__Task directions__
Please give every line of the records below as a JSON list of strings, one string per line, leaving out the blank lines.

__Raw records__
++++++++++++++++++++

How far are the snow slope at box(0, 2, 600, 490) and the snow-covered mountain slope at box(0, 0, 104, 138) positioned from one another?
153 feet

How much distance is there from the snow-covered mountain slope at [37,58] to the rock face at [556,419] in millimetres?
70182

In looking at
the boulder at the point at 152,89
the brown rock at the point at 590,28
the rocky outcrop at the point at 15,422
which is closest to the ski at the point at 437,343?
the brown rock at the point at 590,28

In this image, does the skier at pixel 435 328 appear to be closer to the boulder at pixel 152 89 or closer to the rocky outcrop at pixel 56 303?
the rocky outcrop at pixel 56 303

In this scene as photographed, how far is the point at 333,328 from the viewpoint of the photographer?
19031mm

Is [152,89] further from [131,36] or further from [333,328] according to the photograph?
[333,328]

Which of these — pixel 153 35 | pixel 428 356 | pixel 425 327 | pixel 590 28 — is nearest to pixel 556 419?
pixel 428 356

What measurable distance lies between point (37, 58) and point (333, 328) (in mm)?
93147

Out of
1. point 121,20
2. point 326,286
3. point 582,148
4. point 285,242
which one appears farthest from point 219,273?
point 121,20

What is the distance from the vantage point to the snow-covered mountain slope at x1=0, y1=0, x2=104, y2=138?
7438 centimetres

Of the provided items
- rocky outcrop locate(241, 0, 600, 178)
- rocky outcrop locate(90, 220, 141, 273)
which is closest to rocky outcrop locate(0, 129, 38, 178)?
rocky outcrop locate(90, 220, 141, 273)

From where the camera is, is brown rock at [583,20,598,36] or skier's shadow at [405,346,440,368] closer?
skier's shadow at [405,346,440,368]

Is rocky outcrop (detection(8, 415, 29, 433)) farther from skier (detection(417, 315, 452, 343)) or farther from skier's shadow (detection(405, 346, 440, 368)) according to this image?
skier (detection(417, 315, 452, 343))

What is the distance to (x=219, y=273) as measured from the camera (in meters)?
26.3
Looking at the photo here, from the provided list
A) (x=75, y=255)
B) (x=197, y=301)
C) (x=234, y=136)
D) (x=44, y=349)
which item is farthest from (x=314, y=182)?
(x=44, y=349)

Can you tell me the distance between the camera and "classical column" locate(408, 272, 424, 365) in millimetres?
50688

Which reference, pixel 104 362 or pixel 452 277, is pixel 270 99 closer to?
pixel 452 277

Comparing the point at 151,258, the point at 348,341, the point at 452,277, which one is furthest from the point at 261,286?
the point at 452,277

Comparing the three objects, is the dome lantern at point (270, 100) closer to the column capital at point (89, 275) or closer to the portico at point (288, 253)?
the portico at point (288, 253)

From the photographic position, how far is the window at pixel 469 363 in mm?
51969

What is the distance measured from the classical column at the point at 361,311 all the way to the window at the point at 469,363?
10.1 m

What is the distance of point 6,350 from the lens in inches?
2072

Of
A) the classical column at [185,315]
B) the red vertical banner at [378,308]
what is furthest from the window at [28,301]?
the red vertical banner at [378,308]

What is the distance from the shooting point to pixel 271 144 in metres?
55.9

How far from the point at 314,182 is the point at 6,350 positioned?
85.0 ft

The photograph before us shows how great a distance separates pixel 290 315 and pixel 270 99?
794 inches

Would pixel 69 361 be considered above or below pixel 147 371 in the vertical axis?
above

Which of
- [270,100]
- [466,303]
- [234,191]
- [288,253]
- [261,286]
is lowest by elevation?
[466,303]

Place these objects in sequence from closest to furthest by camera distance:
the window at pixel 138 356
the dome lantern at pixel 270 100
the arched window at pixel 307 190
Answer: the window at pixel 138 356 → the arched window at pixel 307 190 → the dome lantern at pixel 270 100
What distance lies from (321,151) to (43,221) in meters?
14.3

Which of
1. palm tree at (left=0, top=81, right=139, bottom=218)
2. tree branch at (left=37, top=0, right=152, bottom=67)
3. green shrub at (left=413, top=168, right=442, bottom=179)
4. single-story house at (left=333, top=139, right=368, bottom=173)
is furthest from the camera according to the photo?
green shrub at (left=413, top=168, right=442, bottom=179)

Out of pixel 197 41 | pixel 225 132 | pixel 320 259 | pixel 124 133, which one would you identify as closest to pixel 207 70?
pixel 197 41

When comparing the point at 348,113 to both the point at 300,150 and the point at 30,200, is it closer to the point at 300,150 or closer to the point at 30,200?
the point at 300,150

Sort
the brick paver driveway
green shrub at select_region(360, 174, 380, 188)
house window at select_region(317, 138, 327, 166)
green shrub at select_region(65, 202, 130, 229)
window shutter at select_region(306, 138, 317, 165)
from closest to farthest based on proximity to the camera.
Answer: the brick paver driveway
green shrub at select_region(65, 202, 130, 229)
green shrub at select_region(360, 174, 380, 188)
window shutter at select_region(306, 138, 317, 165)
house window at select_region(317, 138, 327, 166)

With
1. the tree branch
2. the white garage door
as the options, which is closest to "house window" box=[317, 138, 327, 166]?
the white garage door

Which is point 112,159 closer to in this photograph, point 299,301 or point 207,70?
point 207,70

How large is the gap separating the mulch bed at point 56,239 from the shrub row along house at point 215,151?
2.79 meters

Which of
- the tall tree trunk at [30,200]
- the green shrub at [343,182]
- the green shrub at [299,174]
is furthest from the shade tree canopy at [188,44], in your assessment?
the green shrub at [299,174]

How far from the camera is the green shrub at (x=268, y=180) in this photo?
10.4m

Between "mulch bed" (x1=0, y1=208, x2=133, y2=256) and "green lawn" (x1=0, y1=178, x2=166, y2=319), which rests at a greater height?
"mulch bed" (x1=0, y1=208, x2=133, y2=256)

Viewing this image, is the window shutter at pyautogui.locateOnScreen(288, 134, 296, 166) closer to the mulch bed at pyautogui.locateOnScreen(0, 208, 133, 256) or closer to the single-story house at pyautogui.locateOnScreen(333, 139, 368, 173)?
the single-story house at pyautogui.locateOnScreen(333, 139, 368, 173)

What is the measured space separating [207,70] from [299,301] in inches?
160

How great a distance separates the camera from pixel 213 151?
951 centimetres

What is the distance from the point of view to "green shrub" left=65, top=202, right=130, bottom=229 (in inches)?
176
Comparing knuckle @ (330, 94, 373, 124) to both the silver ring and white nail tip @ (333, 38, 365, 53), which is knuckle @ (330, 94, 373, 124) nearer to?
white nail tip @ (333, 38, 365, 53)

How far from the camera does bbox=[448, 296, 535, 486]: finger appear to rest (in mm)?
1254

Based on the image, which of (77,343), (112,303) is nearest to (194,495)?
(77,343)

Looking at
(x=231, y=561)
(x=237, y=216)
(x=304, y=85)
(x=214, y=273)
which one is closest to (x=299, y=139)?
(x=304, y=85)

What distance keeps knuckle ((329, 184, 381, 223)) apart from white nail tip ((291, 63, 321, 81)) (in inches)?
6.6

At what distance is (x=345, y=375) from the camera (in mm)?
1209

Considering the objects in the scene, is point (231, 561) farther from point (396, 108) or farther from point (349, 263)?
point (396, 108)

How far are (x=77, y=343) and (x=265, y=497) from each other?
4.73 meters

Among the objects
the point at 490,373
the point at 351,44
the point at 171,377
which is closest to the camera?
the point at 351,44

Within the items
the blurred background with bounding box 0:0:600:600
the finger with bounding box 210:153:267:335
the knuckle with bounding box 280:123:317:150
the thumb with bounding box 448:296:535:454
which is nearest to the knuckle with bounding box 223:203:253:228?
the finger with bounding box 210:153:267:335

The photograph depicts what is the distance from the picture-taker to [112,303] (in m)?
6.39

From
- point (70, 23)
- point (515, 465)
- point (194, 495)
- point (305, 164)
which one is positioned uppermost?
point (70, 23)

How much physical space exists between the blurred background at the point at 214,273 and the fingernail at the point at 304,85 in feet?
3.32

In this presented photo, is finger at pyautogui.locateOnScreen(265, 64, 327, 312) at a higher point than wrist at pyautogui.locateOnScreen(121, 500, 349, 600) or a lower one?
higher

++++++++++++++++++++

__Full answer__
[
  "How far are the snow slope at box(0, 2, 600, 490) and the snow-covered mountain slope at box(0, 0, 104, 138) positioned from one another?",
  "153 feet",
  "How much distance is there from the snow-covered mountain slope at [37,58] to the rock face at [556,419] in millimetres?",
  "70182",
  "In looking at",
  "the boulder at the point at 152,89",
  "the brown rock at the point at 590,28",
  "the rocky outcrop at the point at 15,422",
  "which is closest to the ski at the point at 437,343?",
  "the brown rock at the point at 590,28",
  "In this image, does the skier at pixel 435 328 appear to be closer to the boulder at pixel 152 89 or closer to the rocky outcrop at pixel 56 303?",
  "the rocky outcrop at pixel 56 303",
  "In this scene as photographed, how far is the point at 333,328 from the viewpoint of the photographer?",
  "19031mm",
  "Is [152,89] further from [131,36] or further from [333,328] according to the photograph?",
  "[333,328]",
  "Which of these — pixel 153 35 | pixel 428 356 | pixel 425 327 | pixel 590 28 — is nearest to pixel 556 419?",
  "pixel 428 356",
  "What measurable distance lies between point (37, 58) and point (333, 328) (in mm)?",
  "93147",
  "Out of",
  "1. point 121,20",
  "2. point 326,286",
  "3. point 582,148",
  "4. point 285,242",
  "which one appears farthest from point 219,273?",
  "point 121,20",
  "What is the distance from the vantage point to the snow-covered mountain slope at x1=0, y1=0, x2=104, y2=138?",
  "7438 centimetres",
  "Of the provided items",
  "- rocky outcrop locate(241, 0, 600, 178)",
  "- rocky outcrop locate(90, 220, 141, 273)",
  "which is closest to rocky outcrop locate(0, 129, 38, 178)?",
  "rocky outcrop locate(90, 220, 141, 273)",
  "From where the camera is, is brown rock at [583,20,598,36] or skier's shadow at [405,346,440,368] closer?",
  "skier's shadow at [405,346,440,368]",
  "Is rocky outcrop (detection(8, 415, 29, 433)) farther from skier (detection(417, 315, 452, 343)) or farther from skier's shadow (detection(405, 346, 440, 368)) according to this image?",
  "skier (detection(417, 315, 452, 343))",
  "What is the distance to (x=219, y=273) as measured from the camera (in meters)?",
  "26.3",
  "Looking at the photo here, from the provided list",
  "A) (x=75, y=255)",
  "B) (x=197, y=301)",
  "C) (x=234, y=136)",
  "D) (x=44, y=349)",
  "which item is farthest from (x=314, y=182)?",
  "(x=44, y=349)",
  "Can you tell me the distance between the camera and \"classical column\" locate(408, 272, 424, 365) in millimetres?",
  "50688",
  "Which reference, pixel 104 362 or pixel 452 277, is pixel 270 99 closer to?",
  "pixel 452 277",
  "Comparing the point at 151,258, the point at 348,341, the point at 452,277, which one is furthest from the point at 261,286?",
  "the point at 452,277",
  "Comparing the three objects, is the dome lantern at point (270, 100) closer to the column capital at point (89, 275) or closer to the portico at point (288, 253)?",
  "the portico at point (288, 253)",
  "From the photographic position, how far is the window at pixel 469 363 in mm?",
  "51969",
  "What is the distance measured from the classical column at the point at 361,311 all the way to the window at the point at 469,363?",
  "10.1 m",
  "What is the distance of point 6,350 from the lens in inches?",
  "2072",
  "Of",
  "A) the classical column at [185,315]",
  "B) the red vertical banner at [378,308]",
  "what is furthest from the window at [28,301]?",
  "the red vertical banner at [378,308]",
  "What is the distance from the shooting point to pixel 271 144 in metres?",
  "55.9",
  "How far from the point at 314,182 is the point at 6,350 positioned?",
  "85.0 ft",
  "The photograph before us shows how great a distance separates pixel 290 315 and pixel 270 99?",
  "794 inches",
  "Would pixel 69 361 be considered above or below pixel 147 371 in the vertical axis?",
  "above",
  "Which of",
  "- [270,100]",
  "- [466,303]",
  "- [234,191]",
  "- [288,253]",
  "- [261,286]",
  "is lowest by elevation?",
  "[466,303]",
  "Place these objects in sequence from closest to furthest by camera distance:",
  "the window at pixel 138 356",
  "the dome lantern at pixel 270 100",
  "the arched window at pixel 307 190",
  "Answer: the window at pixel 138 356 → the arched window at pixel 307 190 → the dome lantern at pixel 270 100",
  "What distance lies from (321,151) to (43,221) in meters?",
  "14.3",
  "Which of",
  "1. palm tree at (left=0, top=81, right=139, bottom=218)",
  "2. tree branch at (left=37, top=0, right=152, bottom=67)",
  "3. green shrub at (left=413, top=168, right=442, bottom=179)",
  "4. single-story house at (left=333, top=139, right=368, bottom=173)",
  "is furthest from the camera according to the photo?",
  "green shrub at (left=413, top=168, right=442, bottom=179)",
  "Out of pixel 197 41 | pixel 225 132 | pixel 320 259 | pixel 124 133, which one would you identify as closest to pixel 207 70?",
  "pixel 197 41",
  "When comparing the point at 348,113 to both the point at 300,150 and the point at 30,200, is it closer to the point at 300,150 or closer to the point at 30,200?",
  "the point at 300,150",
  "Sort",
  "the brick paver driveway",
  "green shrub at select_region(360, 174, 380, 188)",
  "house window at select_region(317, 138, 327, 166)",
  "green shrub at select_region(65, 202, 130, 229)",
  "window shutter at select_region(306, 138, 317, 165)",
  "from closest to farthest based on proximity to the camera.",
  "Answer: the brick paver driveway",
  "green shrub at select_region(65, 202, 130, 229)",
  "green shrub at select_region(360, 174, 380, 188)",
  "window shutter at select_region(306, 138, 317, 165)",
  "house window at select_region(317, 138, 327, 166)",
  "With",
  "1. the tree branch",
  "2. the white garage door",
  "as the options, which is closest to \"house window\" box=[317, 138, 327, 166]?",
  "the white garage door",
  "Which is point 112,159 closer to in this photograph, point 299,301 or point 207,70?",
  "point 207,70",
  "How large is the gap separating the mulch bed at point 56,239 from the shrub row along house at point 215,151?",
  "2.79 meters",
  "Which of",
  "- the tall tree trunk at [30,200]",
  "- the green shrub at [343,182]",
  "- the green shrub at [299,174]",
  "is furthest from the shade tree canopy at [188,44], in your assessment?",
  "the green shrub at [299,174]",
  "How far from the camera is the green shrub at (x=268, y=180) in this photo?",
  "10.4m",
  "Between \"mulch bed\" (x1=0, y1=208, x2=133, y2=256) and \"green lawn\" (x1=0, y1=178, x2=166, y2=319), which rests at a greater height?",
  "\"mulch bed\" (x1=0, y1=208, x2=133, y2=256)",
  "Viewing this image, is the window shutter at pyautogui.locateOnScreen(288, 134, 296, 166) closer to the mulch bed at pyautogui.locateOnScreen(0, 208, 133, 256) or closer to the single-story house at pyautogui.locateOnScreen(333, 139, 368, 173)?",
  "the single-story house at pyautogui.locateOnScreen(333, 139, 368, 173)",
  "What is the measured space separating [207,70] from [299,301] in inches?",
  "160",
  "How great a distance separates the camera from pixel 213 151?",
  "951 centimetres",
  "What is the distance from the point of view to \"green shrub\" left=65, top=202, right=130, bottom=229 (in inches)?",
  "176",
  "Comparing knuckle @ (330, 94, 373, 124) to both the silver ring and white nail tip @ (333, 38, 365, 53), which is knuckle @ (330, 94, 373, 124) nearer to?",
  "white nail tip @ (333, 38, 365, 53)",
  "How far from the camera does bbox=[448, 296, 535, 486]: finger appear to rest (in mm)?",
  "1254",
  "Based on the image, which of (77,343), (112,303) is nearest to (194,495)?",
  "(77,343)",
  "Looking at",
  "(x=231, y=561)",
  "(x=237, y=216)",
  "(x=304, y=85)",
  "(x=214, y=273)",
  "which one is closest to (x=299, y=139)?",
  "(x=304, y=85)",
  "What distance keeps knuckle ((329, 184, 381, 223)) apart from white nail tip ((291, 63, 321, 81)) (in inches)?",
  "6.6",
  "At what distance is (x=345, y=375) from the camera (in mm)?",
  "1209",
  "Considering the objects in the scene, is point (231, 561) farther from point (396, 108) or farther from point (349, 263)?",
  "point (396, 108)",
  "How far are (x=77, y=343) and (x=265, y=497) from each other?",
  "4.73 meters",
  "Among the objects",
  "the point at 490,373",
  "the point at 351,44",
  "the point at 171,377",
  "which is closest to the camera?",
  "the point at 351,44",
  "Within the items",
  "the blurred background with bounding box 0:0:600:600",
  "the finger with bounding box 210:153:267:335",
  "the knuckle with bounding box 280:123:317:150",
  "the thumb with bounding box 448:296:535:454",
  "which is nearest to the knuckle with bounding box 223:203:253:228?",
  "the finger with bounding box 210:153:267:335",
  "The photograph depicts what is the distance from the picture-taker to [112,303] (in m)?",
  "6.39",
  "From",
  "- point (70, 23)",
  "- point (515, 465)",
  "- point (194, 495)",
  "- point (305, 164)",
  "which one is positioned uppermost?",
  "point (70, 23)",
  "How much physical space exists between the blurred background at the point at 214,273 and the fingernail at the point at 304,85 in feet?",
  "3.32",
  "In this presented photo, is finger at pyautogui.locateOnScreen(265, 64, 327, 312) at a higher point than wrist at pyautogui.locateOnScreen(121, 500, 349, 600) or a lower one?",
  "higher"
]